Selection:
>> start

A very strange and artistic short film where putting the story together, based on the images, becomes the fun of the movie.

Brief Review:

 

This is is a very trippy and out there short film. Imagine the kind of movie that David Lynch (Blue Velvet) probably took his inspiration from. There are images that feel like dream sequences (perhaps because they came from the dreams of the filmmakers,) and it is the job of the audience to make sense of it all. Luckily,  this can be done. The pieces do add up, but it’s a bit of a challenge to get them all to fit together.

REVIEW:

Luis Bunuel and Salvador Dali found each other in Paris in the 1920s and decided to make a movie together. For Bunuel, it was his first movie, in what would become a promising career (The Exterminating Angel, Belle De Jour.) for Dali, it was the first time the famous artist (the paintings of the melting clocks), would get to put his images on screen. Both men were Spaniards who had come to Paris because it was a place where their artistic abilities might be recognized. Both men were foreigners in a strange land, and both were surrealists.

 

Un Chien Andalou came about when Bunuel told Dali about a dream he had where a cloud sliced right through the moon like a razor slicing through an eyeball. Dali loved it, and then told Bunuel about a bizarre dream that he also had. In Dali’s dream, a man’s hand had a hole in it, and ants were rapidly crawling out of the hole. To say these guys were strange is an understatement. Most of us can barely remember our dreams, and if we do, we remember the parts that made sense, not the crazy, unexplainable images.

 

But these guys were different. They were the kinds of guys who wrote down their dreams and wanted to see them again, on film. And so together they wrote UN Chien Andalou, with Bunuel directing. The two of them say that the movie was not intended to make sense or to follow a plot. They say that the only requirement for their ideas was that none of them were logistical in any way. I don’t buy it. I think there is a plot here, at least in the first half, and then after that, maybe they get a little carried away, before coming back to a plot for the ending.

 

The movie is about 15 minutes long in all. It’s a short, and probably the most famous short in the history of film. It opens with the man slicing a woman’s eye with a razor blade, which is the most iconic image of the movie. We meet the man right away, as the movie opens and he is sharpening his razor blade. Then he’s standing behind a woman, slicing her eye, as we also see a cloud slicing through the moon. The curious thing is that the woman just sits perfectly still and allows it.

 

Next we get a title card that tells us it is about 8 years later. We see another woman (or is it the same woman?) standing by her apartment window, watching a man dressed in a nun’s outfit, riding a bicycle down the street. The man falls on the bike and the woman brings him up to her apartment, where she takes care of him. I believe that this is the same woman from the opening of the movie, with a recovered eye. In just moments the man will turn into a bit of a psycho, and I think the idea is that this woman is attracted to weird and demented men, which is why she let the first guy slice through her eye.

>> end

Stored rows:
>> start

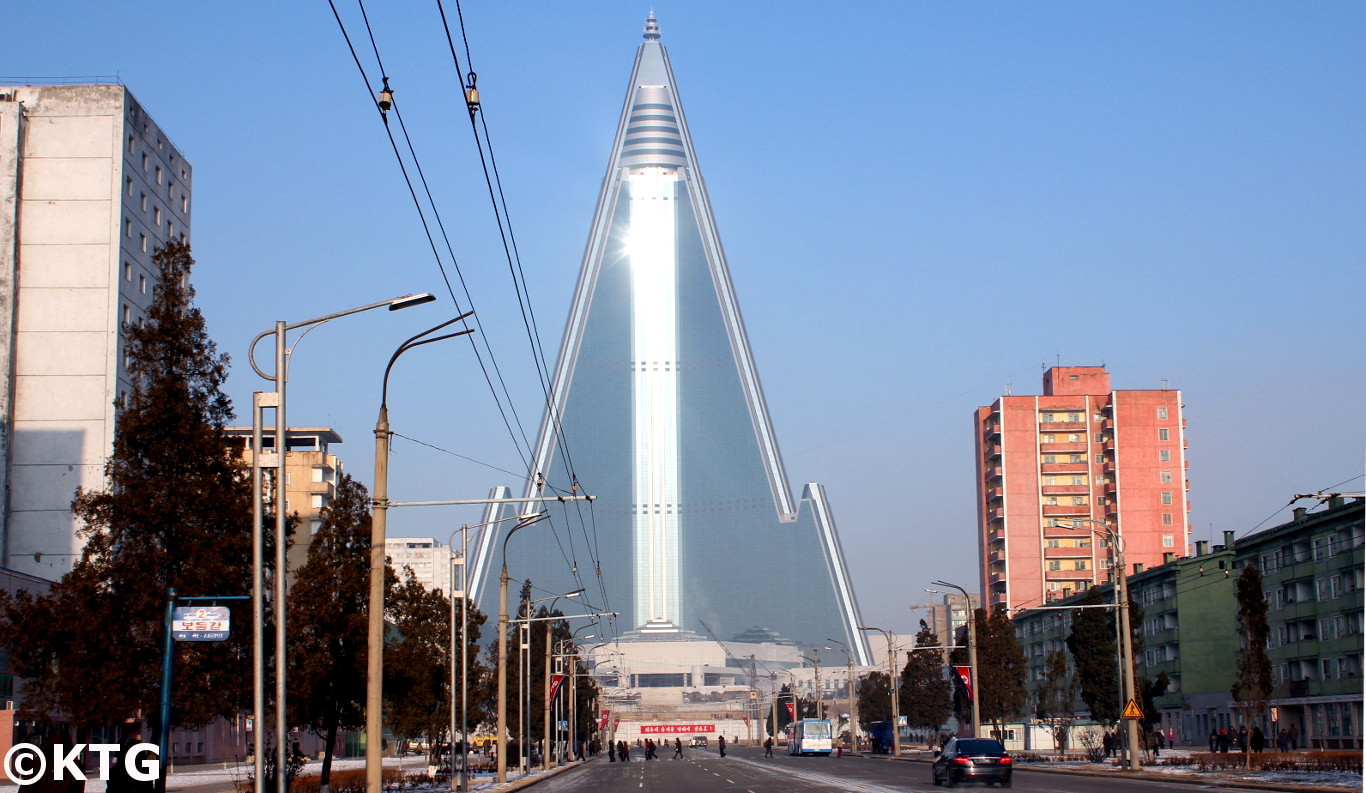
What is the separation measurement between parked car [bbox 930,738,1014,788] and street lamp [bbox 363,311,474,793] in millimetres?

>> end
>> start

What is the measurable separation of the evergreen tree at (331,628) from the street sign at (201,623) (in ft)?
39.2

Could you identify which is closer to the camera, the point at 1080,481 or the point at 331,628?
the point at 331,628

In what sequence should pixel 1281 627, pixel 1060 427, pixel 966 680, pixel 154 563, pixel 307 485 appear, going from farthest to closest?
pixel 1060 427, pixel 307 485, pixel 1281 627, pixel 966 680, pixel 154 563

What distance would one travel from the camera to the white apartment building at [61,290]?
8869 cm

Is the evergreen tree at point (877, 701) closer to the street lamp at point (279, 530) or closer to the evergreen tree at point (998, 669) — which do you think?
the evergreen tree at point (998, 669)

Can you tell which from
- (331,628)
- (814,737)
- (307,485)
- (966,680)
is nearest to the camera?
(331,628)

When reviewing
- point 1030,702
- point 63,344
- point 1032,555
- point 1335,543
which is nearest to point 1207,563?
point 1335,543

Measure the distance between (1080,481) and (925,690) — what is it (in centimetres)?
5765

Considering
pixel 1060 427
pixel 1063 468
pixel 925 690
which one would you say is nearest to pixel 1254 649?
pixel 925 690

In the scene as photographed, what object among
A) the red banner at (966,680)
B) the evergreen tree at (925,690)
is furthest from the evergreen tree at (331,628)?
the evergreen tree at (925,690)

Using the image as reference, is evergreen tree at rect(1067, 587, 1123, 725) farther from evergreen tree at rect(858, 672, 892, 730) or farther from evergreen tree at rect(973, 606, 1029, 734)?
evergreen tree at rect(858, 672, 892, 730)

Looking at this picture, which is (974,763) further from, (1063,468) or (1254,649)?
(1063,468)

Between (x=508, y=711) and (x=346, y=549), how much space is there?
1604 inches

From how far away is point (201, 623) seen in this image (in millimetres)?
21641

>> end

Stated problem 1: Using the review of Un Chien Andalou, decide whether each statement agrees with it: (a) Bunuel and Dali met in Paris in the 1920s; (b) the dream about ants crawling out of a hand was Bunuel's; (c) the film runs about 15 minutes. Answer each with yes or no and quote the deciding words.
Stated problem 2: Rewrite the review of Un Chien Andalou from "But these guys" to "for the ending.", substituting "storyline" for "plot".

Expected answer 1:
(a) Yes: "Luis Bunuel and Salvador Dali found each other in Paris in the 1920s"
(b) No: "In Dali’s dream, a man’s hand had a hole in it, and ants were rapidly crawling out of the hole."
(c) Yes: "The movie is about 15 minutes long in all."

Expected answer 2:
But these guys were different. They were the kinds of guys who wrote down their dreams and wanted to see them again, on film. And so together they wrote UN Chien Andalou, with Bunuel directing. The two of them say that the movie was not intended to make sense or to follow a storyline. They say that the only requirement for their ideas was that none of them were logistical in any way. I don’t buy it. I think there is a storyline here, at least in the first half, and then after that, maybe they get a little carried away, before coming back to a storyline for the ending.